Here's the pause-worthy bit. I caught myself whistling in the shower. Whistling. Hadn't done that since college. The quiet in my head? Priceless.

Not perfect. Some top 5 goals shift. But the two lists strategy holds. Ruthless prioritization became habit. Mental clarity? My new baseline.

Not Magic, Just Right for Some

Look. The Warren Buffett two list strategy applied? It saved me. But I pushed it on my buddy Mike last summer.

He's a PM at a startup here in Austin. I handed him a napkin sketch of List A and List B. "Dude, circle your top 5 goals. Burn the rest."

He laughed. Then tried it. Two weeks later, coffee at Jo's on South Congress. "Jordan, it freaks me out."

Mike stared into his cold brew. The ice clinked. "Telling myself to avoid good stuff feels wrong." I got it. My chest tightened remembering my own doubts.

It's okay if Buffett's life-changing model doesn't click for you. Clarity isn't one-size-fits-all.

Me, after too many failed experiments

Here's the thing. Buffett built his billions on ruthless prioritization in the investment space. Think low-cost index funds. Simple. Long-term. No flashy trades.

He stays in his circle of competence. Ignores the noise. That mental model demands self-discipline most folks lack. Or don't want.
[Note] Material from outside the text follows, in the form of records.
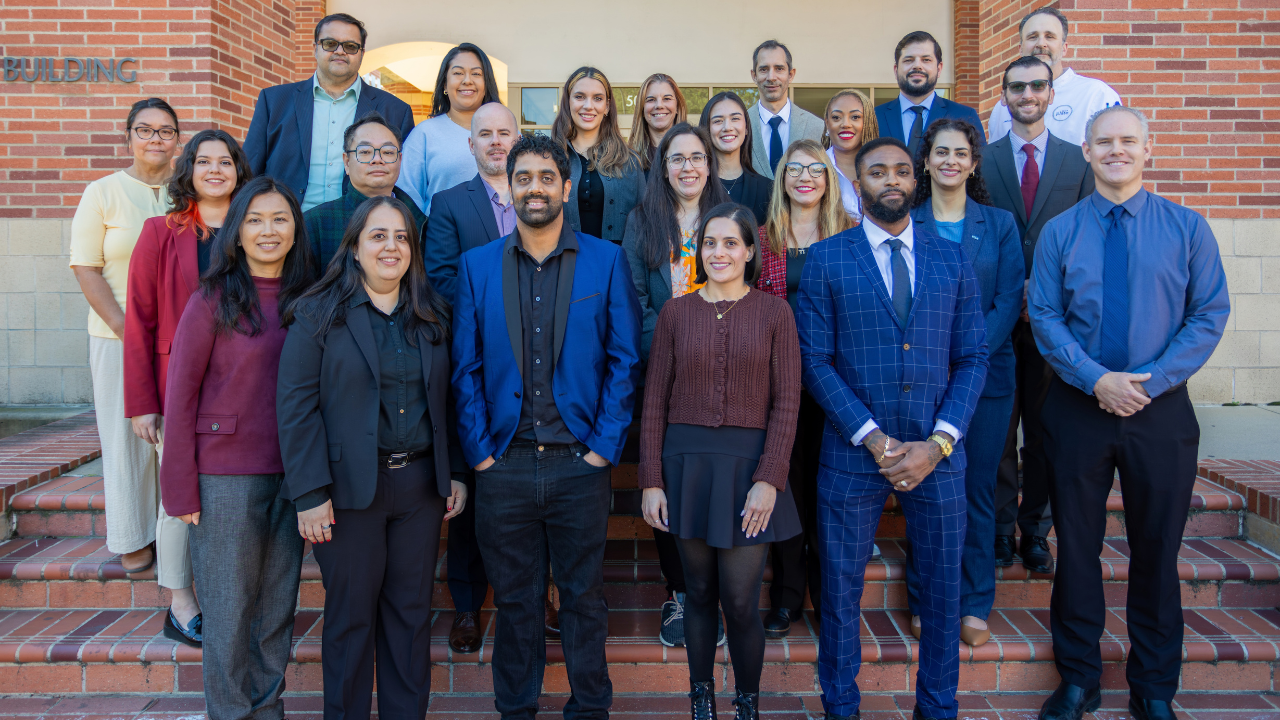 Leadership 2036 Group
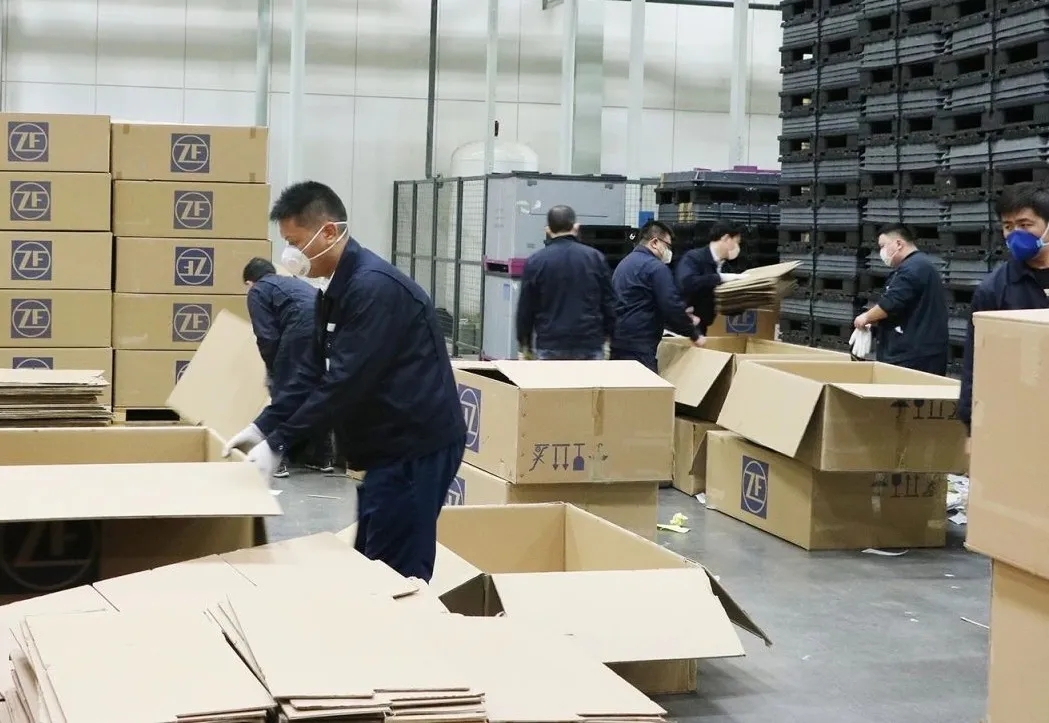 天津施洛特员工待遇,天津施洛特汽车有限公司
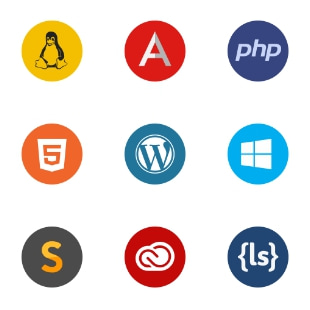 Designers Toolbox Ver. 2.0 svg vector icon sets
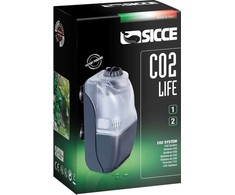 Sicce FLORALIFE -System CO2 2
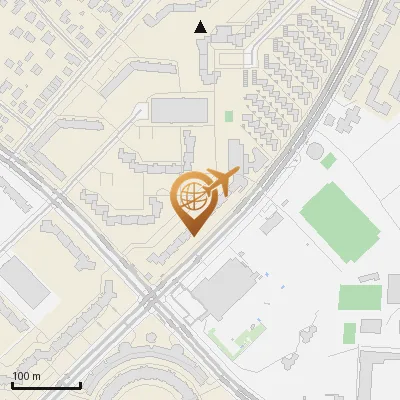 Foto zu Lipschitzallee 28, 12351 Berlin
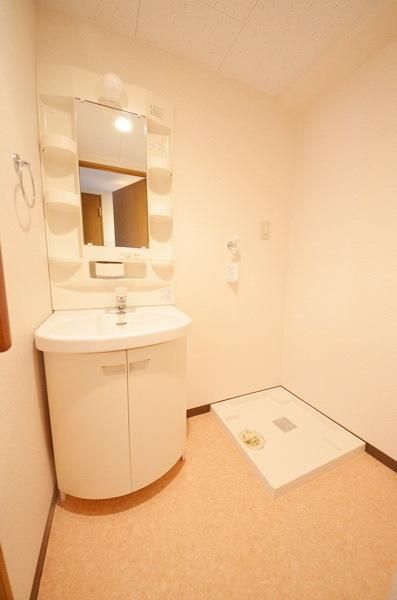 洗面設備　☆朝の味方！シャンプードレッサー☆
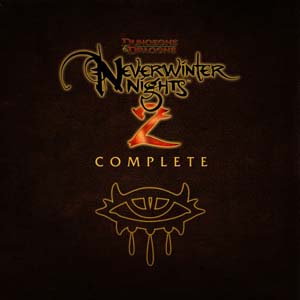 Neverwinter Nights 2 : Complete (Hasbro Inc.) [GOG] [L] [RUS] (2006)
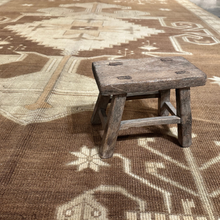 Tapis Vintage - Pièce unique 230/350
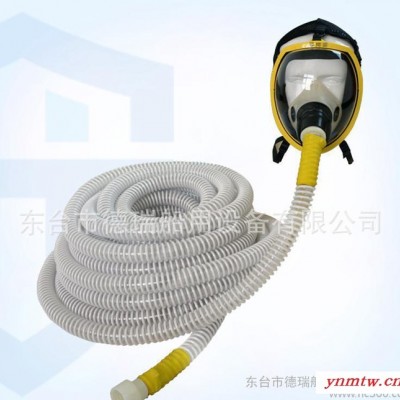 长管空气呼吸器,防毒面具,长管防毒面具,式空气呼吸器,长管面具,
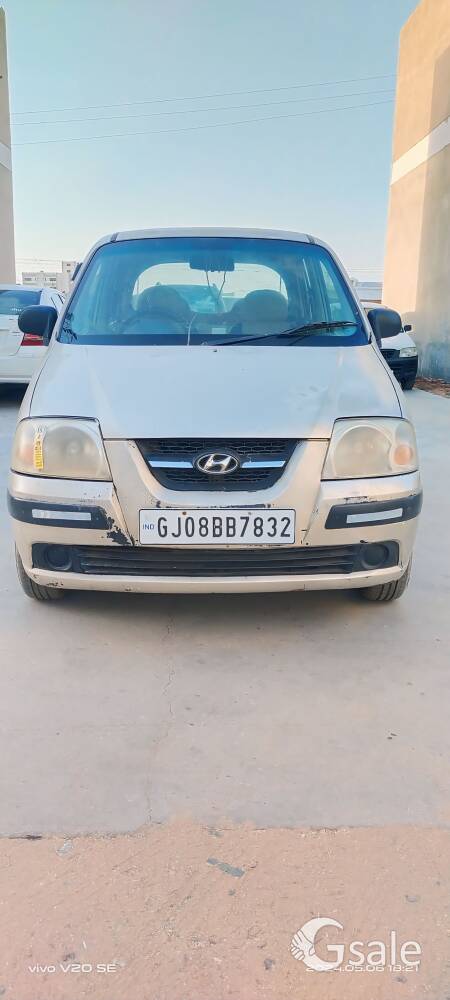 sentro Petrol/Cng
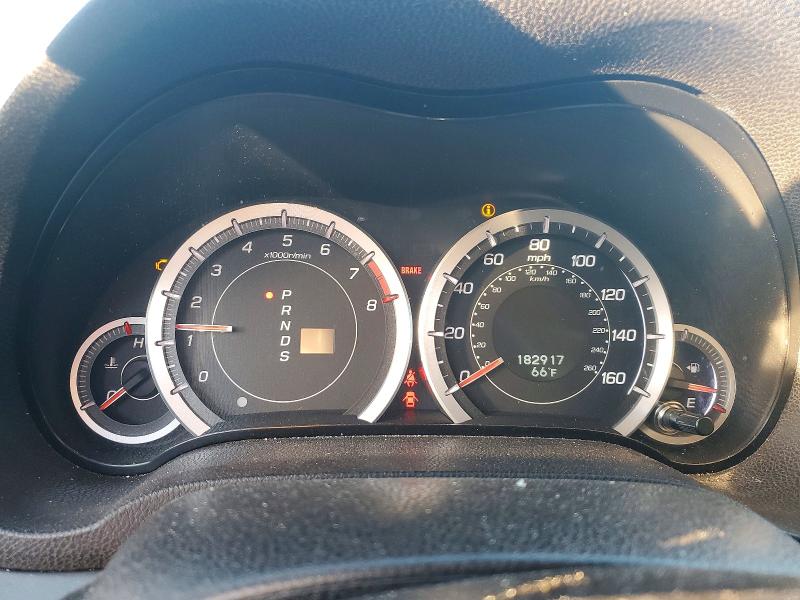 2011 Acura Tsx მანქანა იყიდება აუქციონზე, vin: JH4CU2F68BC016097, აუქციონის ნომერი: 64974786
Mike needed nuance. Eisenhower Matrix worked better for him. Handles shades of gray. I respect that.

Quick Reality Check

If you're juggling 20 fires daily as a team lead? This might paralyze you. Skip to a strategy template with more buckets.

But for solo founders like me? Grinding on mursa.me alone? List A and List B cut the chaos. My top 5 goals stare back. No mercy.

I built a list template right into mursa. Call it my application list for the two lists strategy. Drag tasks to A or B. Watch B fade to gray.

Freed up headspace. No more 47-tab shame. I ship code now. Real progress.

Real talk: I'm still tweaking. Had a bad week last Tuesday. Peeked at List B. Felt the pull. Warren Buffett two list strategy applied isn't bulletproof. But damn, that simplicity? It feels like freedom. Some days, it's enough.

Frequently Asked Questions

How is the Warren Buffett two list strategy applied?

The Warren Buffett two list strategy is applied by creating two lists: one for your top priorities and another for everything else, helping you focus on what truly matters.

What are the benefits of the Warren Buffett two list strategy?

The benefits include reduced overwhelm, clearer focus on high-impact tasks, and enhanced decision-making by eliminating unnecessary options.

How does prioritizing tasks using this strategy help?

Prioritizing tasks using the Warren Buffett two list strategy helps you concentrate on what aligns with your goals, increasing your productivity and satisfaction.

Can this strategy help with decision fatigue?

Yes, the Warren Buffett two list strategy can significantly reduce decision fatigue by limiting your choices to only the most important tasks.